PG - L’artista proviene dal campo sociale, ne è parte, e nutre il suo lavoro dal confronto e dal conflitto con questo dominio. È impensabile un lavoro artistico che non voglia prendere in considerazione la sfera delle relazioni, del linguaggio, delle connessioni che costituiscono la società. Il suo ruolo, per citare Thomas Hirschhorn, è quello di rendere possibile, accessibile al pubblico una nuova cultura pubblica. Tutto questo però deve essere fatto rimanendo nel campo del simbolico, senza cercare di fornire soluzioni, ma creando zone di disagio, svelandole a volte, per innescare la percezione in un altro mondo possibile (indipendentemente dalle intenzioni, dal linguaggio usato, dal perseguito significato dell’opera). In questo senso l’artista consacra l’immaginazione come la forma primaria della resistenza.

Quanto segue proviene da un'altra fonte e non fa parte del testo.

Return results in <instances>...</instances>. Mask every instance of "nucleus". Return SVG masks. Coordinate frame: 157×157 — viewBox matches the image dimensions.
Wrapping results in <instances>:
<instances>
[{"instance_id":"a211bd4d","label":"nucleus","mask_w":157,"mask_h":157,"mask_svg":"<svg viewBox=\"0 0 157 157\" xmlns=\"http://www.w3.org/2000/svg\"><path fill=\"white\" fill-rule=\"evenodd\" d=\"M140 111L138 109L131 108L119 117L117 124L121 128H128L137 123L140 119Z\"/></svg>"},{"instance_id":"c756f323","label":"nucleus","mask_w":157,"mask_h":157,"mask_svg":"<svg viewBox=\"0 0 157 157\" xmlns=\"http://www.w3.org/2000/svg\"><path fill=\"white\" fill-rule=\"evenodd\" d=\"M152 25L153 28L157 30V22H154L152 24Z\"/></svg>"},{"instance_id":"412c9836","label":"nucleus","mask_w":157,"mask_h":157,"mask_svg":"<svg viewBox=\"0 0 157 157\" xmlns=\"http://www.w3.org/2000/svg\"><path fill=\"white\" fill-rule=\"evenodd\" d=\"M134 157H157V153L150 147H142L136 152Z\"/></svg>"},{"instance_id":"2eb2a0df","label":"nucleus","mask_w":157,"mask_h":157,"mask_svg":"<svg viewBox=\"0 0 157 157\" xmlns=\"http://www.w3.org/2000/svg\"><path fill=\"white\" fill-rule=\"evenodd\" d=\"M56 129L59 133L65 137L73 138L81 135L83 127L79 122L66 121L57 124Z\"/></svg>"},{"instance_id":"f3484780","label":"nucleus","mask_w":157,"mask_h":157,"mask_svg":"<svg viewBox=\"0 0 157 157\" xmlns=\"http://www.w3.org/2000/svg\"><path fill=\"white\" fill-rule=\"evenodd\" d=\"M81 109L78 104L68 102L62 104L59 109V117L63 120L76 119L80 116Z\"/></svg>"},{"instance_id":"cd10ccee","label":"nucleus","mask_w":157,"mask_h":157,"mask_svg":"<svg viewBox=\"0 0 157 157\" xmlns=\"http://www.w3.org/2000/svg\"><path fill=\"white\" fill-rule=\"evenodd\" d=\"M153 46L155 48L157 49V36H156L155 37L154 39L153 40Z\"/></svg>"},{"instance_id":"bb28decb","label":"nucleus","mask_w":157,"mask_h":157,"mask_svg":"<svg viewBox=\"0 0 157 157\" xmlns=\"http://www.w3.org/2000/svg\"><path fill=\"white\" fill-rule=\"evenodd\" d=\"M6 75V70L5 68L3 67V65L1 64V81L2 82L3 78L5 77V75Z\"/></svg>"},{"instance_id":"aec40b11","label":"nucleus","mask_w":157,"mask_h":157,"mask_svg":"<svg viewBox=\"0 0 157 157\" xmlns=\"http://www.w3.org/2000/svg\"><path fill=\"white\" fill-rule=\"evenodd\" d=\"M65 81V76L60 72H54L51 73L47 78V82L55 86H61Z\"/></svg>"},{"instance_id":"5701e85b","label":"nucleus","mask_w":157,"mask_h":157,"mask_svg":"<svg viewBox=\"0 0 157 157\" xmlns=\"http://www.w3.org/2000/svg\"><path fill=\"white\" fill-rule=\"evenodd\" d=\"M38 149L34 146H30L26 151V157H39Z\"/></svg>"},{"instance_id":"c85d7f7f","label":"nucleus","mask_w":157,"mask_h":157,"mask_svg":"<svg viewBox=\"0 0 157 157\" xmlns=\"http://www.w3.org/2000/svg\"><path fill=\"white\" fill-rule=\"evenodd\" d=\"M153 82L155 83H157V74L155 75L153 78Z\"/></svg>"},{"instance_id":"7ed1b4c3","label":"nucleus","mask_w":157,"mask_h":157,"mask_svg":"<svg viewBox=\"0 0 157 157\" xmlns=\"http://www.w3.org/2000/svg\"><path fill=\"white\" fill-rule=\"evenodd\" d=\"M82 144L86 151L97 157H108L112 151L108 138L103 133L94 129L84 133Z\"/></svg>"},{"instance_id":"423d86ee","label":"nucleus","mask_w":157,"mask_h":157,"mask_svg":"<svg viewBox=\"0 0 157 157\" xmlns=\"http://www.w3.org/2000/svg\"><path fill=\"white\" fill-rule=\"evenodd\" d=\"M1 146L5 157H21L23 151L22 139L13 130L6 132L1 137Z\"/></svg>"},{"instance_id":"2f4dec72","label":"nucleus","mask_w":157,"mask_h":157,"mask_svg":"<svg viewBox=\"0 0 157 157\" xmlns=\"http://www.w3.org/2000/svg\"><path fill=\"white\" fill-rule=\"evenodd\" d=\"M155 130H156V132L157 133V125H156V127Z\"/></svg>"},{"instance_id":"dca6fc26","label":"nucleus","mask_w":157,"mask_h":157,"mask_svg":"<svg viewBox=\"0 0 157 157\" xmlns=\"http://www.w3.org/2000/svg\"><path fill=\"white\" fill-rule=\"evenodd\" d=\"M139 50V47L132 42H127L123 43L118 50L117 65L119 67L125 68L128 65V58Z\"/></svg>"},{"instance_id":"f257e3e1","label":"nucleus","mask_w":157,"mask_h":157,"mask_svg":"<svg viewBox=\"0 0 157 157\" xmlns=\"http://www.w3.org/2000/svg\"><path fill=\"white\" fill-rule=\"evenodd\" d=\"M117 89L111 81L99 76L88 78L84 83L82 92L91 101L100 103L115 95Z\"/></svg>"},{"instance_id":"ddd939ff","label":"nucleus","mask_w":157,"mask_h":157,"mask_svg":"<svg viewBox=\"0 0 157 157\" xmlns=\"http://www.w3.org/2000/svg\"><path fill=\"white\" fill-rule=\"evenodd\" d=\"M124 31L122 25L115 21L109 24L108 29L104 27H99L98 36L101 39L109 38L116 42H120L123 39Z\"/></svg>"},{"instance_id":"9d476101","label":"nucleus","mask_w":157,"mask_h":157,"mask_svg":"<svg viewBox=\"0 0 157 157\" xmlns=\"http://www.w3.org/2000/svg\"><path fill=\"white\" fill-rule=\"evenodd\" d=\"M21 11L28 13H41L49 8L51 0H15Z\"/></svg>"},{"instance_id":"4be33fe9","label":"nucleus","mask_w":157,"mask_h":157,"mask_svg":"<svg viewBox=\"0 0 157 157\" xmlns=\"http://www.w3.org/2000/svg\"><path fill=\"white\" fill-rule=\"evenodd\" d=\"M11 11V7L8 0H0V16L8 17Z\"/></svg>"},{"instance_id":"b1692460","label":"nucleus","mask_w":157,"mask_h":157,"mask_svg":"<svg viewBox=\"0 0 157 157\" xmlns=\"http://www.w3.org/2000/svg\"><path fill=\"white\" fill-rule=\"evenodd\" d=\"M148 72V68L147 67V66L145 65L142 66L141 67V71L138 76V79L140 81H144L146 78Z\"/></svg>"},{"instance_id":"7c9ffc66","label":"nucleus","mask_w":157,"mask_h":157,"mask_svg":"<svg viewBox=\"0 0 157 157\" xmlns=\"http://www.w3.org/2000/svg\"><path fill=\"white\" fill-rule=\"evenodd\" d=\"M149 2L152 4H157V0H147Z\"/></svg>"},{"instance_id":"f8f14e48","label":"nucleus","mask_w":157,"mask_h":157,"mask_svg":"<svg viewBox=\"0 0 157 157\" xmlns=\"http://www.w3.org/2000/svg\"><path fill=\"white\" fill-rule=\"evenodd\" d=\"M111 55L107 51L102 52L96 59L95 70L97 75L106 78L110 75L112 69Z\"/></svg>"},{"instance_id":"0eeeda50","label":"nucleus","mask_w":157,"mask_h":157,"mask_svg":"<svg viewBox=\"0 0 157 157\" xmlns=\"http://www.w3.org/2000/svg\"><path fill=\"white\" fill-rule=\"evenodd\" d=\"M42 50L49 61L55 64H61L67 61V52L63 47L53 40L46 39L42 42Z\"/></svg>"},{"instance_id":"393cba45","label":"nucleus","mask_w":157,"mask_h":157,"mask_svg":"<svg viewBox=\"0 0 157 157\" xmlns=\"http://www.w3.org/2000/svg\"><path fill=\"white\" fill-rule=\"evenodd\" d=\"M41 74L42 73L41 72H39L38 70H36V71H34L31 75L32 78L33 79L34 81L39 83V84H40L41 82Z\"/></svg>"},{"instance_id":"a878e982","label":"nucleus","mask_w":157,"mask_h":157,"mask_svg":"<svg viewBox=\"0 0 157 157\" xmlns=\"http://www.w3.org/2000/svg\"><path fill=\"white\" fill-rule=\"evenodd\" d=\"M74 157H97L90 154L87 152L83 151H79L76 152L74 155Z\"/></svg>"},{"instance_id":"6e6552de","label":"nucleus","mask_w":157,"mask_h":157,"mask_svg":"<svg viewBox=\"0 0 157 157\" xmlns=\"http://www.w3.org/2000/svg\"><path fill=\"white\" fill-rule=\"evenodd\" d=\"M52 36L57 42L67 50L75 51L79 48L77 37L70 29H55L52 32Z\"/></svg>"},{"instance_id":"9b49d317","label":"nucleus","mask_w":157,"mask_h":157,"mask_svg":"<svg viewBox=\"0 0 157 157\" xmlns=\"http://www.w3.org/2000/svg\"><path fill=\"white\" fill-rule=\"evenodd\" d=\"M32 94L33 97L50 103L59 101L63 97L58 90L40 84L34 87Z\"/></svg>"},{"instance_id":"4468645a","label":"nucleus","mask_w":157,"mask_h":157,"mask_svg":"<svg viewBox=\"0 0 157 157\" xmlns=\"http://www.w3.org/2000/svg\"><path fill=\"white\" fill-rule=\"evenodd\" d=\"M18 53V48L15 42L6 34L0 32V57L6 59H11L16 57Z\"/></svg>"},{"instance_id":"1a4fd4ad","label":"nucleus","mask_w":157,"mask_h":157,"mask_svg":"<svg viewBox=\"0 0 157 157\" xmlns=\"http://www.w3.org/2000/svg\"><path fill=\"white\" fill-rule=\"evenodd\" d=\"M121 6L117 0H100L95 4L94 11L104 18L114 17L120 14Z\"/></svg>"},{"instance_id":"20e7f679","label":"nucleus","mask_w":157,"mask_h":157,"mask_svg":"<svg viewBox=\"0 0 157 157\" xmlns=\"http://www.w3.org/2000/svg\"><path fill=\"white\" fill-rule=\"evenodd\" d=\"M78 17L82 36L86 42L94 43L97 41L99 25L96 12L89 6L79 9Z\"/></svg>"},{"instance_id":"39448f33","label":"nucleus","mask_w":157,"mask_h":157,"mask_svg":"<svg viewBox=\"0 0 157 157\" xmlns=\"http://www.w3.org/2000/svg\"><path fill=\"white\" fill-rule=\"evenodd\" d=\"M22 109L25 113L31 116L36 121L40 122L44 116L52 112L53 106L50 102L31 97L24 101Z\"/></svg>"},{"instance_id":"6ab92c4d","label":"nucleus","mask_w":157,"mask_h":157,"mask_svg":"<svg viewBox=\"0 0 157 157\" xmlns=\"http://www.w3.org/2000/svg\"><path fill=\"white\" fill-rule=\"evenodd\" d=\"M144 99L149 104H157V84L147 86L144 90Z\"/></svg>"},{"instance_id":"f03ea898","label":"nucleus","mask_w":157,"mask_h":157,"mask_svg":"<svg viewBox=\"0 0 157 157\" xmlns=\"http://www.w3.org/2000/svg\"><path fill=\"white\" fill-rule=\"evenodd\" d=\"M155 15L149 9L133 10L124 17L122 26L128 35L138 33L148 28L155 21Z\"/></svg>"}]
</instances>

DF - Di cosa stai scrivendo adesso? Quale area credi sia complementare al racconto delle forme di rappresentazione del potere?
PG - Non riesco ancora a sentire come esaurita la mia ricerca sulle estetiche del potere, e i saggi e le mostre ai quali ho lavorato nell’ultimo anno sono ancora collegate a questi interrogativi. Con lentezza sto però iniziando a raccogliere il materiale per un lavoro che si posiziona come risposta allo scenario a volte drammatico che emerge da Memento, una specie di indicazione di metodo: la pedagogia sperimentale, nei formati artistici e non solo. La pedagogia dell’arte e nell’arte, quando non è appiattita sulla banale trasmissione di capacità manuali, artigianali, ha sempre seguito percorsi eversivi, perché è un allenamento dello sguardo, la coltivazione di un’abitudine del pensiero.